Add employee ID as a login challenge
Login challenges are extra security questions that help to prevent unwanted access to an account. As an administrator, you can add employee ID as an optional extra security question when we suspect that an unauthorized person is trying to access a user’s account.
Important: Google decides which extra security question is appropriate to present to a user based on multiple factors. This means we might not always ask users to confirm their employee ID, even if you have turned that login challenge on.
For more information on the login challenges Google use, see Verify a user’s identity with a login challenge.
Before you begin
To use an employee ID as a login challenge, you must first ensure that the user employee IDs are stored in your users' account attributes. You can do this in the following ways:
- Update the employee IDs directly in the user profile from the Google Admin console.

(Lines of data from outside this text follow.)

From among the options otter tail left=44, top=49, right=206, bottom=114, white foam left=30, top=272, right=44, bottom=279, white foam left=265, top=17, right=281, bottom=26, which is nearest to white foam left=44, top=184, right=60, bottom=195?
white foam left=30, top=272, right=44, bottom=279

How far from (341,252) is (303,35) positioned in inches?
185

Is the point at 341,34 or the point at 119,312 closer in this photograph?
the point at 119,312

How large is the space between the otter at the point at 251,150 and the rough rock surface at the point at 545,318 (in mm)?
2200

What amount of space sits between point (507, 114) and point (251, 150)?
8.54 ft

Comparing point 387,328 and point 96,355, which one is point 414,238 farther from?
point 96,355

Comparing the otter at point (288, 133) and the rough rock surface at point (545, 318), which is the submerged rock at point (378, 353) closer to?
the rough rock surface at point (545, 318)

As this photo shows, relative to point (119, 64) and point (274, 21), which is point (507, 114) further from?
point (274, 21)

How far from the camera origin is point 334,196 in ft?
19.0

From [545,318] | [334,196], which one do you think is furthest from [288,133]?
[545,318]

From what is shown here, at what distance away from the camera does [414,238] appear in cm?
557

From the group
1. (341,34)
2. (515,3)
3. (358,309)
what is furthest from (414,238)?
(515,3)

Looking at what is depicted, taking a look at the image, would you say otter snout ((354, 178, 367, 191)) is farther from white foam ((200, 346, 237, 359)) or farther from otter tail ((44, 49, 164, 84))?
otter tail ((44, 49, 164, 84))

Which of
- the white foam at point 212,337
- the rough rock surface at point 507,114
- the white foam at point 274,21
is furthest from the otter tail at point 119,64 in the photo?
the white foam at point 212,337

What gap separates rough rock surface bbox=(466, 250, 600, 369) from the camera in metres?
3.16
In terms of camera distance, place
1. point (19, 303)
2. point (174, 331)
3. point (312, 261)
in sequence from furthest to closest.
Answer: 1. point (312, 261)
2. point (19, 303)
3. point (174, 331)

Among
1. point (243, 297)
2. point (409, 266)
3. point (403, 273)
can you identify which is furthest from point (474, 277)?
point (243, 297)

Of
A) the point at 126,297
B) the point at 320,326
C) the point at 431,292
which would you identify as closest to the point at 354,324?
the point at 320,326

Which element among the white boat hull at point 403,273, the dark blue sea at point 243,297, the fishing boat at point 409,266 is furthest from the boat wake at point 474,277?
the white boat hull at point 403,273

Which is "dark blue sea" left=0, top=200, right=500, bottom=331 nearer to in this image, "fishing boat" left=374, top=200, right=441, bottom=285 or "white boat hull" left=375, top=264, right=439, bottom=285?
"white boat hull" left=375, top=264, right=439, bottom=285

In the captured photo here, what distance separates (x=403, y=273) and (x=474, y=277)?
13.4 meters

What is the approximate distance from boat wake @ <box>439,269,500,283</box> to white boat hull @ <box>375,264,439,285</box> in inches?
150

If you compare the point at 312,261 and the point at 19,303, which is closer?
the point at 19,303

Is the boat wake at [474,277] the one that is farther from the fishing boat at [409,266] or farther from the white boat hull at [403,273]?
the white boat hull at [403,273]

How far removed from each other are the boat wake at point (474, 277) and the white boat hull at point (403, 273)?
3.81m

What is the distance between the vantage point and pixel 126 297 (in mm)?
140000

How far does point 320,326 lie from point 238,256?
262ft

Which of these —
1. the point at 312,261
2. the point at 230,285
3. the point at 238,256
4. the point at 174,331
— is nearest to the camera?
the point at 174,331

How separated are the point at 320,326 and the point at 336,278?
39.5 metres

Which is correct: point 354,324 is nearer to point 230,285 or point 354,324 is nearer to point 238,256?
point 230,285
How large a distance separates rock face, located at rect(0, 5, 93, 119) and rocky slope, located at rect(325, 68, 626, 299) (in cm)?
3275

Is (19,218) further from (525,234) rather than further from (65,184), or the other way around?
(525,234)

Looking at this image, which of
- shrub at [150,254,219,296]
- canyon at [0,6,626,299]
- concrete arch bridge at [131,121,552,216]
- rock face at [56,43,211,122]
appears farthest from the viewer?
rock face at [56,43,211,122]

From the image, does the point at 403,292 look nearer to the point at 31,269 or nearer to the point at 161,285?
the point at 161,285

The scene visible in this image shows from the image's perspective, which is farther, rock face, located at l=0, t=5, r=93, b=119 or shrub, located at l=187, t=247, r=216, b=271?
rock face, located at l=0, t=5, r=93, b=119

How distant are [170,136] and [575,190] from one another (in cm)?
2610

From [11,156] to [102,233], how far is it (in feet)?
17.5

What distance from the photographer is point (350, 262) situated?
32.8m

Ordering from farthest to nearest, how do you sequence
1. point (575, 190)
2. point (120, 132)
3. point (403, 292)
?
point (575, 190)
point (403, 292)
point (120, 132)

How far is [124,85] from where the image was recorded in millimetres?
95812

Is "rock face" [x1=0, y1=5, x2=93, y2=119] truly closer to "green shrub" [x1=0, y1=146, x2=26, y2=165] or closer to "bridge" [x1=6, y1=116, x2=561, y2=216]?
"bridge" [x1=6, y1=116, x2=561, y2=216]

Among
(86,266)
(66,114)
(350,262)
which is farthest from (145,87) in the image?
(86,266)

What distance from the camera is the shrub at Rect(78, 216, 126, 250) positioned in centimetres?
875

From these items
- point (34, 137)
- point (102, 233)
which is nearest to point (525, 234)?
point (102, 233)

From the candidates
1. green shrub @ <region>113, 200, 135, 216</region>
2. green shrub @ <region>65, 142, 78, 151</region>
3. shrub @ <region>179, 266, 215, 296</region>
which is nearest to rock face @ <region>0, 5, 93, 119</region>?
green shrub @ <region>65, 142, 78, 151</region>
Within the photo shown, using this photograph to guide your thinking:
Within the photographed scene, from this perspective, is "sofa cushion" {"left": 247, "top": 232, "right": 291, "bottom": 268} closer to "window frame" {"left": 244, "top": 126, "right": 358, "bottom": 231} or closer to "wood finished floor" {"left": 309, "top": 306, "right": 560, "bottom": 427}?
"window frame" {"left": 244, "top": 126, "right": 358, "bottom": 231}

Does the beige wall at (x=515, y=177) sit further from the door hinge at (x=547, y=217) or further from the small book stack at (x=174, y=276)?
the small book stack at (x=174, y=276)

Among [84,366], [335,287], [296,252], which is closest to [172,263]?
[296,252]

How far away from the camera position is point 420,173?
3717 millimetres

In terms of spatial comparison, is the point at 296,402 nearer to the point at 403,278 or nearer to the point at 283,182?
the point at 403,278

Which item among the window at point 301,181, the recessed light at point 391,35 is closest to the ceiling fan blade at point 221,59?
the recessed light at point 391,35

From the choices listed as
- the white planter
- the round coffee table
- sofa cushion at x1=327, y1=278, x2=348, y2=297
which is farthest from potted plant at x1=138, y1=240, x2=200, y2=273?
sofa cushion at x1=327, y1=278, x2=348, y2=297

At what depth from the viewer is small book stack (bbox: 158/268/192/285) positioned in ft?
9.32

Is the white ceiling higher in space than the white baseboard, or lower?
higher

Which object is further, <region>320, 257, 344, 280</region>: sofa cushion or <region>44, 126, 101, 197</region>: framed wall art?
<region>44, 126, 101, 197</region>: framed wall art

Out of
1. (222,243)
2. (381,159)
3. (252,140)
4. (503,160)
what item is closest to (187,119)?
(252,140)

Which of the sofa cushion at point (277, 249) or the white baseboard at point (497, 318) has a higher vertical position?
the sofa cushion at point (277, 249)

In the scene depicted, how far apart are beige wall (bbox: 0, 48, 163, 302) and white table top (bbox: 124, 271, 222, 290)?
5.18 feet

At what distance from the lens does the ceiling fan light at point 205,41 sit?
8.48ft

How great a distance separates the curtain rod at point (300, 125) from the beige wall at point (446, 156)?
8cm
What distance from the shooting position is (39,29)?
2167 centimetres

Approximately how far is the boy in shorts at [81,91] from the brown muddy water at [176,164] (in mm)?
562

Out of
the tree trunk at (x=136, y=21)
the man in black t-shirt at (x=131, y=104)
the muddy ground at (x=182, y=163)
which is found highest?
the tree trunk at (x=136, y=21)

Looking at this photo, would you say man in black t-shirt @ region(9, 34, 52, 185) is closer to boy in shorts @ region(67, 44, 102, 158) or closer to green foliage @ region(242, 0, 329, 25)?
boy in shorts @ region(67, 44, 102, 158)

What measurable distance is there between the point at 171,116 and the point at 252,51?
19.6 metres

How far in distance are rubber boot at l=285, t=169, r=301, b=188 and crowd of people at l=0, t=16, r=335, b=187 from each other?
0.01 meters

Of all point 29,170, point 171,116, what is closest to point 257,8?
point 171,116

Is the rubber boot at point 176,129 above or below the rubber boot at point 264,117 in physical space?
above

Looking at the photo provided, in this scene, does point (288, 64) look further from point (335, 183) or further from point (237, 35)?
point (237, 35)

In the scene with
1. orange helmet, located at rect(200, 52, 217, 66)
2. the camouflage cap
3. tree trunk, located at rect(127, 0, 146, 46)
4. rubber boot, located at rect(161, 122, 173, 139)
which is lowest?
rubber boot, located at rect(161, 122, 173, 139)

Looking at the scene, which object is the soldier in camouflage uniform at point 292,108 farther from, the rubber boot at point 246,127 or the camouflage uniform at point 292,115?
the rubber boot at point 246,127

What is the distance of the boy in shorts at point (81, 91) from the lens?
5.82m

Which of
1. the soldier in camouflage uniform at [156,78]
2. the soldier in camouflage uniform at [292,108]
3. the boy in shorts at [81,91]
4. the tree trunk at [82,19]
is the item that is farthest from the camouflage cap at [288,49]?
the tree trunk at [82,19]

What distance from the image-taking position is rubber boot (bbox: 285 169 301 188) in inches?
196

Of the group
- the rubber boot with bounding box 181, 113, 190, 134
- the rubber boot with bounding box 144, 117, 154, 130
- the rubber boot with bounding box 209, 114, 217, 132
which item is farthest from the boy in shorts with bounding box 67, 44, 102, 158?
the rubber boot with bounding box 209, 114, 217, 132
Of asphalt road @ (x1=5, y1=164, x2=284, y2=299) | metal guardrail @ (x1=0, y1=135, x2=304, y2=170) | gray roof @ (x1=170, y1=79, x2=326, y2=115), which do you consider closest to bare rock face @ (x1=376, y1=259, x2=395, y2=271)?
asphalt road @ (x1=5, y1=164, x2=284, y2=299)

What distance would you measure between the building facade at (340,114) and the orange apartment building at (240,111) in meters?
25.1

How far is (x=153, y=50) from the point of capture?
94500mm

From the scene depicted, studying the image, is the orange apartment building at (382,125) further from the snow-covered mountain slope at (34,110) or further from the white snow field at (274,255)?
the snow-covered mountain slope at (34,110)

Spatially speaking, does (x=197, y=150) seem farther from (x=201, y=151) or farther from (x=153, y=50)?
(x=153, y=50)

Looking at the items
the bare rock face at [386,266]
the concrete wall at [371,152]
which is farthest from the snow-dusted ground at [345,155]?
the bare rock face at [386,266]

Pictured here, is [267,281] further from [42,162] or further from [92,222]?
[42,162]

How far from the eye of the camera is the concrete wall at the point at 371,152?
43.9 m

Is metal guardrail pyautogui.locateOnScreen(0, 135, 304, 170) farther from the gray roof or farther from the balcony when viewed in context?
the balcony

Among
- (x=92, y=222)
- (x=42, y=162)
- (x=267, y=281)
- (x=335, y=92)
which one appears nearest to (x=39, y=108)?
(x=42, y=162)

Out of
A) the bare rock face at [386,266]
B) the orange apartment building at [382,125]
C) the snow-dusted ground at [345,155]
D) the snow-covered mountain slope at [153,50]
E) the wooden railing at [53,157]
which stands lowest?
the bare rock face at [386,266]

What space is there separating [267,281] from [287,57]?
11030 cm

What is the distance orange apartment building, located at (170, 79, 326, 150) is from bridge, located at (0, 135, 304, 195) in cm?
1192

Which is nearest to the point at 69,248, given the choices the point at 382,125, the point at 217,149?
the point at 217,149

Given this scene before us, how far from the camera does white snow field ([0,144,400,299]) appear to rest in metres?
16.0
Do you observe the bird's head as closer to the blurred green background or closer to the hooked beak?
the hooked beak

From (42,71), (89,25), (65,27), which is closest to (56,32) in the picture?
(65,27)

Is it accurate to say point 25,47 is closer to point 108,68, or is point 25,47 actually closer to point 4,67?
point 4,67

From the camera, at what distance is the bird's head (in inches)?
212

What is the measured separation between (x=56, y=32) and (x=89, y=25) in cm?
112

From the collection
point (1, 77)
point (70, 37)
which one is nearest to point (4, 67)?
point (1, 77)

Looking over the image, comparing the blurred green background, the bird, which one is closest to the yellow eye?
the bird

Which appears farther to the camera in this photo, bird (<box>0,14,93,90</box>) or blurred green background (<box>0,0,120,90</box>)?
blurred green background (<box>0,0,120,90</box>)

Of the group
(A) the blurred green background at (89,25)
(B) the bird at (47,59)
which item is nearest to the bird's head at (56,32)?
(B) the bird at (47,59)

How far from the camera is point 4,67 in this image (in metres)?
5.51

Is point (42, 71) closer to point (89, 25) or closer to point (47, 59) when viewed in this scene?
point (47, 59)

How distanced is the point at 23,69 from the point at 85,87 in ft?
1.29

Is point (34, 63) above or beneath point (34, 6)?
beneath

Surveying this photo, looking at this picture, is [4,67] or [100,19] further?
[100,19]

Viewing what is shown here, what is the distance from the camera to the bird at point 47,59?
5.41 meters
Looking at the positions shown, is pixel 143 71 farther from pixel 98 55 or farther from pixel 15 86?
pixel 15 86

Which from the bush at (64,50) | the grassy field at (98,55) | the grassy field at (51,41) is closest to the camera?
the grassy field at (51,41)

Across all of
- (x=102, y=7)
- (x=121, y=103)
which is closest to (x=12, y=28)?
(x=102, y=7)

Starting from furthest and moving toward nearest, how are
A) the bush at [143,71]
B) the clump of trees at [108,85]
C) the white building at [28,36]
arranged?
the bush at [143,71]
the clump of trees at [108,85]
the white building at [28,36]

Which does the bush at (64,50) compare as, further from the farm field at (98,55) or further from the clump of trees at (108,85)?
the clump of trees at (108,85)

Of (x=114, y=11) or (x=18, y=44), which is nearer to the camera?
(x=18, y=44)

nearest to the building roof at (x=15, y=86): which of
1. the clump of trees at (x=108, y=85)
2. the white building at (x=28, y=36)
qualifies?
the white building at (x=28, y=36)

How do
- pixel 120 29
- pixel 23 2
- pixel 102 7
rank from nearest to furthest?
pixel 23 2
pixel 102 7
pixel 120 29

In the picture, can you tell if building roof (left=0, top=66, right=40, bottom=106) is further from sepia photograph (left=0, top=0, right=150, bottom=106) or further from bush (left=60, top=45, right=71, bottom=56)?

- Use Google Cloud Directory Sync to export employee IDs from Microsoft® Active Directory® or your directory server to your Google organizational unit.
- Use the Admin SDK Directory API to populate the externalIds.type:organization field with employee IDs.
- Use the CSV upload functionality in the Google Admin console.
When you add the employee ID information to your organizational unit, let your users know where they can find their employee ID and that they might be asked for it when they sign in to their Google Account. Also let them know their employee ID must only be used in official Google sign-in pages. If they prefer to verify their identity another way, they should update their recovery phone number or email address.
Note: If you turn on SSO or 2-Step Verification for your users, the employee ID login challenge isn’t presented.
Turn the employee ID login challenge on or off
From the Admin console Home page, go to SecurityLogin challenges.
To see Security on the Home page, you might have to click More controls at the bottom.
- Select the Use employee ID to keep my users more secure box.
The default setting for the employee ID login challenge is: Off.